Танцевали без усталости. Кавалеров хватало. Невест-ухажерок тоже. Расходились почти перед рассветом. Кто-то парочками скрывался в кустах. Оттуда еще долго раздавались то приглушенный смех, то тихое воркование, то громкие вздохи и шорох, то звуки поцелуев, а то и слабая, теряющая сопротивление мольба: «Что ты делаешь? Пусти, не надо». Наконец и здесь затихало – то ли согласием, то ли окончательным приговором: «Нет! И не думай, и не мысли!» А в ответ беззлобное и обессиленное: «У, дура!» Становилось совсем тихо. Только где-то далеко за деревней слышались еще голоса уходивших восвояси, несолоно хлебавши на нашей деревенской улице пар-ней-женихов из соседних деревень.

Эх вспомни, милка дорогая,

Как начинали мы гулять.

Пели почему-то удалыми голосами отвергнутые в любви нашими невестами лопашинские или лихановские женихи.

Всегда я шел к тебе веселый,

А ты ложилась рано спать.

В деревне наконец устанавливалась полная тишина – не более чем на час до наступления нового страдного дня. На востоке уже серело небо. А где-то уже хлопнула дверь и звякнули пустые ведра.

Казалось тогда, что жизнь здесь никогда не остановится. Прочны были ее корни, произраставшие из глубины веков на этом обороненном от врагов клочке земли под высоким и безбрежным голубым небом.

* * *

А жизнь в деревне могла продолжаться, покуда на ее земле еще оставались люди, для которых не было иных занятий, иного дела, кроме хлеборобского труда, завещанного предками. По-разному они преуспевали в нем, но другого было не дано.

На старых усадьбах стояли их дворы. Привычными заботами начинался и заканчивался каждый их божий день. Я уже назвал имена хозяев усадеб в коренной части деревни. А теперь расскажу об их семьях и о судьбе людской, выпавшей на их долю. Расскажу так, как я знаю сам.

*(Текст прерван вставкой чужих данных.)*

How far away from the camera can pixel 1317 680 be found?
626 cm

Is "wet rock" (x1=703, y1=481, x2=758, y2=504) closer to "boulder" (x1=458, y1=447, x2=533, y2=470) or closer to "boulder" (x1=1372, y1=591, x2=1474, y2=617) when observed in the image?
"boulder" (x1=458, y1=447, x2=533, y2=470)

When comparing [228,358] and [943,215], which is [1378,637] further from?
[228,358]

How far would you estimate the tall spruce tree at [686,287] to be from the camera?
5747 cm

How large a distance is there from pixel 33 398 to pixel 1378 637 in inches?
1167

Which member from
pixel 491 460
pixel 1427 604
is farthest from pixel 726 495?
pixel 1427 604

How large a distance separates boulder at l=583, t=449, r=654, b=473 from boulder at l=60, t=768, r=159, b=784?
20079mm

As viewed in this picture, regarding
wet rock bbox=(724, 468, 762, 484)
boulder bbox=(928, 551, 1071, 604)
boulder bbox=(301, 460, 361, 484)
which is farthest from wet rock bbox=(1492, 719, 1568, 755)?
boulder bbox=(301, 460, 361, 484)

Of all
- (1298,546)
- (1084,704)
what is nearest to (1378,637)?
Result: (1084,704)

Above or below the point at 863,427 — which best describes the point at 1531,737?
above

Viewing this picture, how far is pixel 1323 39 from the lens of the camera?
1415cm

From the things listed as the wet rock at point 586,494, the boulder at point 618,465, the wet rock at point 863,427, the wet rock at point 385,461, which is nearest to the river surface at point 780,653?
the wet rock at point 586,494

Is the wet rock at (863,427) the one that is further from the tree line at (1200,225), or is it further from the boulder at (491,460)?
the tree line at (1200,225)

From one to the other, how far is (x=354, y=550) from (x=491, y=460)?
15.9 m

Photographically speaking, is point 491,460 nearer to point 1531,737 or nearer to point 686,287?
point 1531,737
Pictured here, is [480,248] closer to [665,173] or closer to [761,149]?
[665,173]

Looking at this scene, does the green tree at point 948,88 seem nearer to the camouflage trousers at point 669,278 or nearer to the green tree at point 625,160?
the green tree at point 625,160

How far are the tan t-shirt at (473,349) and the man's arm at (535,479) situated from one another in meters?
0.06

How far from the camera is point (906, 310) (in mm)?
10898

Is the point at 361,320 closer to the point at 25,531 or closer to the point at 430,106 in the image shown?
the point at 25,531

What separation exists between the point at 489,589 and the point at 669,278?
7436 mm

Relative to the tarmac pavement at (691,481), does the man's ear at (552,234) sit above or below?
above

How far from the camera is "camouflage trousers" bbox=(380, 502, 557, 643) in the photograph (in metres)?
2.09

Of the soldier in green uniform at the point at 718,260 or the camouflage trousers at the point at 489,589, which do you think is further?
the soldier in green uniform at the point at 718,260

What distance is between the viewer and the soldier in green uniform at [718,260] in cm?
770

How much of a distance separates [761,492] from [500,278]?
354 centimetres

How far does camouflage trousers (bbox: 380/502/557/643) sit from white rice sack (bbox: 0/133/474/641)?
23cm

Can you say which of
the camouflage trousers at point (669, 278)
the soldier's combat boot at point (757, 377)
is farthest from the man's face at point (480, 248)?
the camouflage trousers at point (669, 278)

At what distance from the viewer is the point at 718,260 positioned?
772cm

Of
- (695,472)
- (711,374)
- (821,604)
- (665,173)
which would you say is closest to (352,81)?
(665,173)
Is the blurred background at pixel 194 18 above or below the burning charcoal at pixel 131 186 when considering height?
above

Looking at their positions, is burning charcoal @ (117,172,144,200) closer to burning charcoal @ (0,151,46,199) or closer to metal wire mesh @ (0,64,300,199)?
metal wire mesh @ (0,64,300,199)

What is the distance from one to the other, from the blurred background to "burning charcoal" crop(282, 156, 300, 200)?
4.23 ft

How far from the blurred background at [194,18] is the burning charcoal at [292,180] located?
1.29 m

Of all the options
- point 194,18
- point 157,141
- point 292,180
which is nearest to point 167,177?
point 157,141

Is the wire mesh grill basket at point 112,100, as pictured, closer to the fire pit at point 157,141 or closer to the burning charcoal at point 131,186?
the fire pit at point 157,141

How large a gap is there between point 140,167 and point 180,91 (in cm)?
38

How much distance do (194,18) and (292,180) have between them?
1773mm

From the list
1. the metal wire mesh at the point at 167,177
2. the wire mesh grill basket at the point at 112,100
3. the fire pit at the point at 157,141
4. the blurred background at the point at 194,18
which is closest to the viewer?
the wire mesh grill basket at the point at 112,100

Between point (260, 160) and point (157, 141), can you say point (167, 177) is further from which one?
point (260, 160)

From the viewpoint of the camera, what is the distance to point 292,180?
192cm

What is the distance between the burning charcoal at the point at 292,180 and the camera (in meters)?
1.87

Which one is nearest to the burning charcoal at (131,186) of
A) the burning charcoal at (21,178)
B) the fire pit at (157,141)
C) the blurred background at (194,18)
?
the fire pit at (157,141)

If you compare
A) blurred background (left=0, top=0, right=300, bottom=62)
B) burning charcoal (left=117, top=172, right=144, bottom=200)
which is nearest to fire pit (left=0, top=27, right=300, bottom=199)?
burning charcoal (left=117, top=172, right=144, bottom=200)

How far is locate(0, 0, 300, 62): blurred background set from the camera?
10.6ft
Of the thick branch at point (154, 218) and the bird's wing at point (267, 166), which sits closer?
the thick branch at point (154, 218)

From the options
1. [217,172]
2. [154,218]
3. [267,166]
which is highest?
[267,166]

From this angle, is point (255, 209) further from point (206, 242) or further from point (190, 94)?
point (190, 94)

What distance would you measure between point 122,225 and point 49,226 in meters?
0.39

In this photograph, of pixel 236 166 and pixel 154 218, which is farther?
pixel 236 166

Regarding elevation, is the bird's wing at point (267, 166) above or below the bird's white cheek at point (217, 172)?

Как только мы въехали бы или вошли бы в центр деревни из проулка, то слева увидели бы две небольшие хаты с примыкавшими к ним скотными дворами. Когда-то это была одна усадьба, из которой и вышли три уже названные мной Балыги. Егора Ивановича я уже представил на выгоне. А здесь жили Илья и Поликарп Ивановичи Левыкины. Второго я знал лично, а о первом помню только скупые характеристики моих родителей. Про Илью Иванова мой Отец говорил, что если во хмелю ему не с кем было подраться, то он «готов был подраться с землей». Очень буйного, говорят, и своенравного он был характера. Но хозяином был умелым. При разделе с братьями ему досталась лучшая часть усадьбы с хорошим домом и садом. От брата он отгородил ее глубокой канавой. Весной и осенью в ней было много воды. Я помню эту канаву. Для меня в моем раннем детстве она была непреодолима. Братья через канаву тоже не общались.

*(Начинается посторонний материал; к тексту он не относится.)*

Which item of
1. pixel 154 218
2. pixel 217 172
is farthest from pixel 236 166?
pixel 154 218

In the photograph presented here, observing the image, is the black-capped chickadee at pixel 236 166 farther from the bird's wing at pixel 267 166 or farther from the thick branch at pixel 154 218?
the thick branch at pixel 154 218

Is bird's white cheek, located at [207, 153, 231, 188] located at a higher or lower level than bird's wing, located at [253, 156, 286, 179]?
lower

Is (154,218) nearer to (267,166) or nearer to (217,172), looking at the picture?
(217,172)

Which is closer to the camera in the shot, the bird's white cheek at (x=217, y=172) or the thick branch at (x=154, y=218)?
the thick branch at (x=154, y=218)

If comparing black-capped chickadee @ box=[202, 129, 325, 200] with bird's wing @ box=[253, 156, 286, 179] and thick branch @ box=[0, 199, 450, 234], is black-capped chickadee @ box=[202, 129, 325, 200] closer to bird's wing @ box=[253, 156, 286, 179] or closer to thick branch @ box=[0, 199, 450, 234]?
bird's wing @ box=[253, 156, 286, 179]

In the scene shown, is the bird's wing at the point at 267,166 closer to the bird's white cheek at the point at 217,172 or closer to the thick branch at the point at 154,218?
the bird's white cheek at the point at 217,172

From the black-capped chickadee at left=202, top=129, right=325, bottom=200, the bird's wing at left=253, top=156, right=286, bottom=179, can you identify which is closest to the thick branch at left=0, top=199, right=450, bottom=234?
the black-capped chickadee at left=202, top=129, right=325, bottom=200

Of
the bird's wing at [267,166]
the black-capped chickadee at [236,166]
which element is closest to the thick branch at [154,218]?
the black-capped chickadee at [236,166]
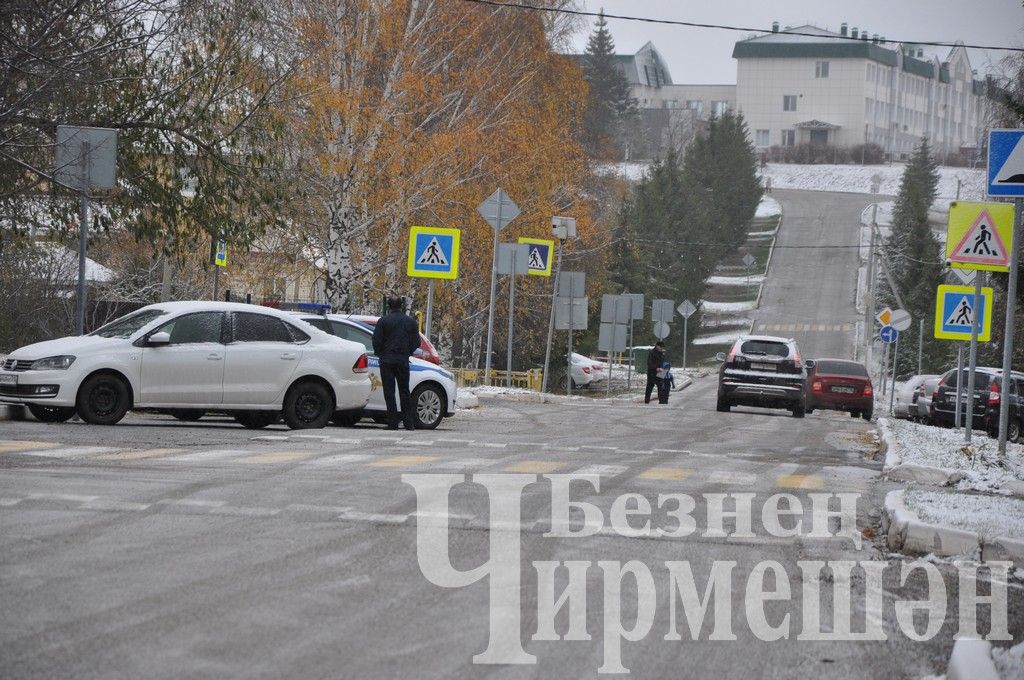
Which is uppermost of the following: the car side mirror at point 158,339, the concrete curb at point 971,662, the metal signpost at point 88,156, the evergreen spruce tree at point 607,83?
the evergreen spruce tree at point 607,83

Жену себе Илья Иванов привел откуда-то из дальней деревни. Говорят, что она была красивой молодайкой. Звали ее Анной Фроловной. А в тот момент, с которого помню ее я, в ее красивый вид в молодости трудно было поверить. Теперь ее звали просто Хролихой.

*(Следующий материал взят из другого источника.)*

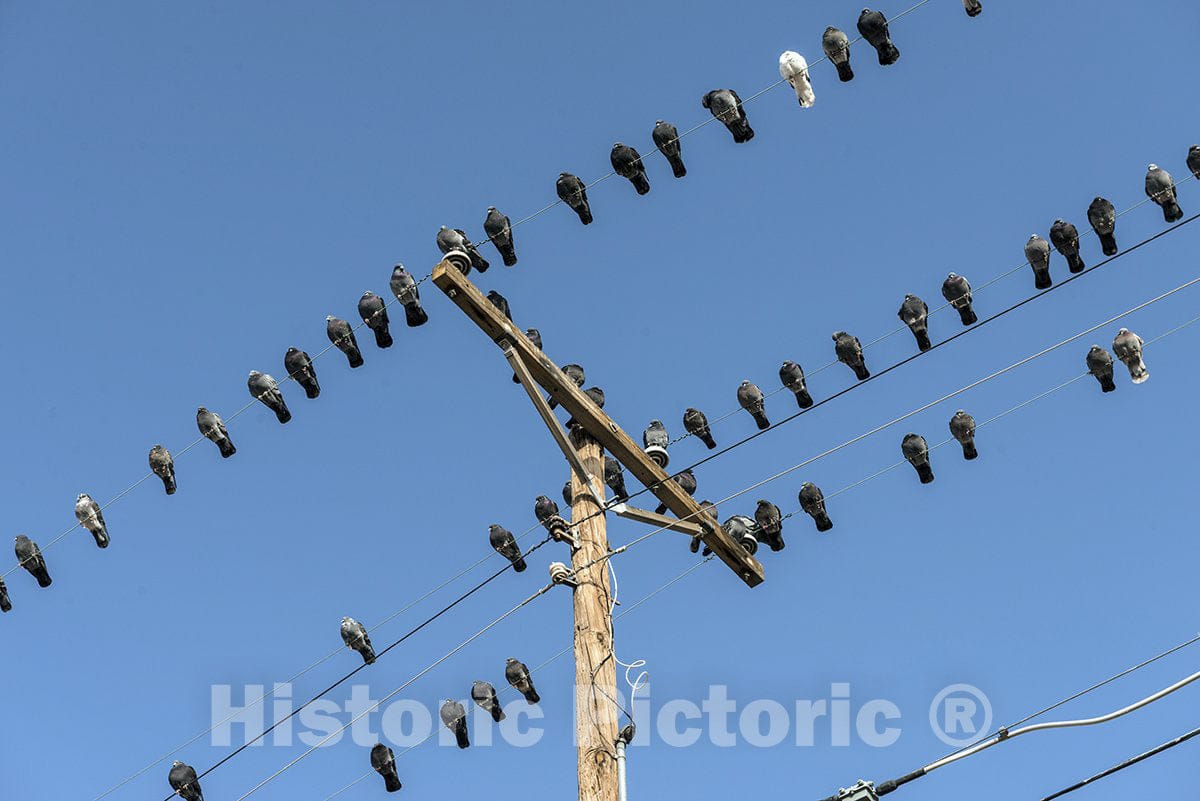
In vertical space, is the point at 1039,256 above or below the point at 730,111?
below

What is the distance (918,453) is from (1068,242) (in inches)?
82.6

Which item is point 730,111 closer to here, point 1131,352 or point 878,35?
point 878,35

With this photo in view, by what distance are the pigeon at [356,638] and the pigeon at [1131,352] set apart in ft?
21.1

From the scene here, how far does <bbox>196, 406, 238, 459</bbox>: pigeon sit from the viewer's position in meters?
15.2

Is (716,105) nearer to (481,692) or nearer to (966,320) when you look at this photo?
(966,320)

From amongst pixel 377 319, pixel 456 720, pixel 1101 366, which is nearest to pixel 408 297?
pixel 377 319

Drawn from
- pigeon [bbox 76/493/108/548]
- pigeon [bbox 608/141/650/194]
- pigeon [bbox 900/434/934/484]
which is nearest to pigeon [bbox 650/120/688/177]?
pigeon [bbox 608/141/650/194]

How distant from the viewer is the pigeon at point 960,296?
13.5 meters

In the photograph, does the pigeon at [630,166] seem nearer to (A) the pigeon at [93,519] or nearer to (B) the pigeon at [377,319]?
(B) the pigeon at [377,319]

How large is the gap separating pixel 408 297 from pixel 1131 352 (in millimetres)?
5773

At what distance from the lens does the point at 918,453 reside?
564 inches

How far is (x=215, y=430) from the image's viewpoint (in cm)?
1526

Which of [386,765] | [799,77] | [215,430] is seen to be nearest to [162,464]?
[215,430]

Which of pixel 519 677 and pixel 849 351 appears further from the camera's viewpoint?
pixel 849 351
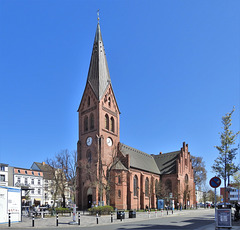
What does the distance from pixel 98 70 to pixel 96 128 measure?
12.7m

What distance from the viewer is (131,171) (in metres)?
57.7

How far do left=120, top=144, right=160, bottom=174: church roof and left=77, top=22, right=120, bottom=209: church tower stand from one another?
16.5ft

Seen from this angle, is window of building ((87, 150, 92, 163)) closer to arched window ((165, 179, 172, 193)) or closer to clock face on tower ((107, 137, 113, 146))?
clock face on tower ((107, 137, 113, 146))

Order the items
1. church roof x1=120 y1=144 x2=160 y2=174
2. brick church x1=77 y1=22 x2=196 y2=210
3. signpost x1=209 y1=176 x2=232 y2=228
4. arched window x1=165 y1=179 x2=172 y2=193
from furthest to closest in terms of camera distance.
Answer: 1. arched window x1=165 y1=179 x2=172 y2=193
2. church roof x1=120 y1=144 x2=160 y2=174
3. brick church x1=77 y1=22 x2=196 y2=210
4. signpost x1=209 y1=176 x2=232 y2=228

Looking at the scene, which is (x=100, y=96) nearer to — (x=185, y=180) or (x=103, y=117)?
(x=103, y=117)

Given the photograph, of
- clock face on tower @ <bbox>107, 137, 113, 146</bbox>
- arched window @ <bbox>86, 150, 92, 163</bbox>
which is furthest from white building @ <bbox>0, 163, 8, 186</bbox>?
clock face on tower @ <bbox>107, 137, 113, 146</bbox>

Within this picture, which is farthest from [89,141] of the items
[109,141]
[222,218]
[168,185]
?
[222,218]

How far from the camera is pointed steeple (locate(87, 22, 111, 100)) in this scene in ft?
193

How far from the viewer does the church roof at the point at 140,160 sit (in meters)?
61.5

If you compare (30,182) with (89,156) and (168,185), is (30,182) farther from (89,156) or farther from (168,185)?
(168,185)

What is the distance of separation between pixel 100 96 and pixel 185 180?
1287 inches

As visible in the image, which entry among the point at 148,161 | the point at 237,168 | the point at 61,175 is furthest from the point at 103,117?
the point at 237,168

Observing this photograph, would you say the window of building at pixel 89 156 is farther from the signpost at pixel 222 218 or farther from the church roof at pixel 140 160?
the signpost at pixel 222 218

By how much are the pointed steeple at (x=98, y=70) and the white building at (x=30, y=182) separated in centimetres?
3191
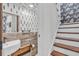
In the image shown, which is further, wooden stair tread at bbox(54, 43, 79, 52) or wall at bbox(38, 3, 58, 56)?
wall at bbox(38, 3, 58, 56)

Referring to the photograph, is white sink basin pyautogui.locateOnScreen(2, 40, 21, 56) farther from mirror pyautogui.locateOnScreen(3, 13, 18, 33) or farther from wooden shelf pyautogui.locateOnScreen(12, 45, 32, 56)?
mirror pyautogui.locateOnScreen(3, 13, 18, 33)

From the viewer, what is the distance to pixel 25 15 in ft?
7.09

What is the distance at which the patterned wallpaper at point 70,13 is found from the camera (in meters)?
2.05

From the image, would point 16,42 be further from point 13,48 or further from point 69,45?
point 69,45

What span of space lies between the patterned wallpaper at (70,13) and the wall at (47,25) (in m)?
0.13

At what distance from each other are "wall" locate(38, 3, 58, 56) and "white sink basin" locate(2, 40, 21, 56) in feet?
1.24

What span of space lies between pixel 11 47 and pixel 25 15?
1.85ft

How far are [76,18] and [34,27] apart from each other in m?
0.68

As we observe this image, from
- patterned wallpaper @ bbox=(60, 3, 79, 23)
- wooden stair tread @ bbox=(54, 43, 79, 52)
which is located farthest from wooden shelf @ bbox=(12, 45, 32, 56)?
patterned wallpaper @ bbox=(60, 3, 79, 23)

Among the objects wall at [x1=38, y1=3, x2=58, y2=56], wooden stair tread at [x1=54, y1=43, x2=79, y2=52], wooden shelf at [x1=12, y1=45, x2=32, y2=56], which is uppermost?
wall at [x1=38, y1=3, x2=58, y2=56]

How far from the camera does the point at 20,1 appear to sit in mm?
2148

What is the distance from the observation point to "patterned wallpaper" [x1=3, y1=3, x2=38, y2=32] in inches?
83.9

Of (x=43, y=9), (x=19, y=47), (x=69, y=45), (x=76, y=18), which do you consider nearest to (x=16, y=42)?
(x=19, y=47)

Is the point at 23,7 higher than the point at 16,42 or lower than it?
higher
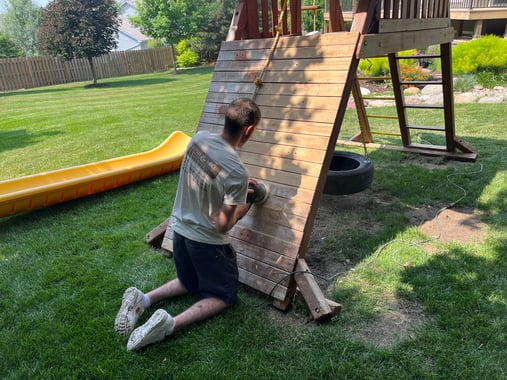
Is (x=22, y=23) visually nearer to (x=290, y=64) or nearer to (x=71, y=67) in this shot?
(x=71, y=67)

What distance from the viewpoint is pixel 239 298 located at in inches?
124

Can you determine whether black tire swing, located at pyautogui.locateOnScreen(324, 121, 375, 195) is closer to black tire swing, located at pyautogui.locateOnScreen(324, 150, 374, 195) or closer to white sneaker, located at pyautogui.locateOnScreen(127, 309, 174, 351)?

Лицо ее было дряблым, старческим, с печальными глазами и вывернутыми вокруг них красными веками. Также вывернутыми были и ее губы. Одежда на ней была ветхая настолько, что она не отличалась от забредавших в нашу деревню за подаянием нищенок. Жизнь ее была тяжела и несчастна. На лице ее никогда не было улыбки. Оно было плаксиво. Плаксиво звучала и ее речь. Говорили, что муж часто и жестоко ее бил. И в то же время муж был мужем, отцом и хозяином. И дом стоял, и хозяйство было, и известный достаток тоже был. Но рано овдовела Анна Фроловна с тремя дочерьми – Парашей, Татьяной и Евдокией. Были эти дочери одна к одной. Не красавицы, но симпатичные. Крупные, но ладные. Кровь с молоком, словно налитые. Физически были крепкими и трудолюбивыми. А средняя, Татьяна, была песенница и плясунья на всю деревню. Это она, возвращаясь с поля в бабьей ватаге, с граблями на плече, запевала на всю округу: «Скакал казак через долины, через маньчжурские края». А у кузни танцевала без останову. Младшая – Евдокия, Дунькой ее звали – была на старших характером не похожа. Те были спокойные, покладистые и дружелюбные. А Дунька какая-то взбалмошная и строптивая грубиянка. Видимо, от отца унаследовала басурманский характер. А может быть, была такой оттого, что острее, чем старшие сестры, переживала свое сиротство. Помню я, как однажды днем около своего дома ни с того ни с сего Дунька заголосила истошно и громко. Голосила одна. Сестры двоюродные через канаву кинулись к ней. Стали успокаивать, гладить ее и ласкать. А потом вдруг и сами заголосили от сочувствия к ее сиротской доле.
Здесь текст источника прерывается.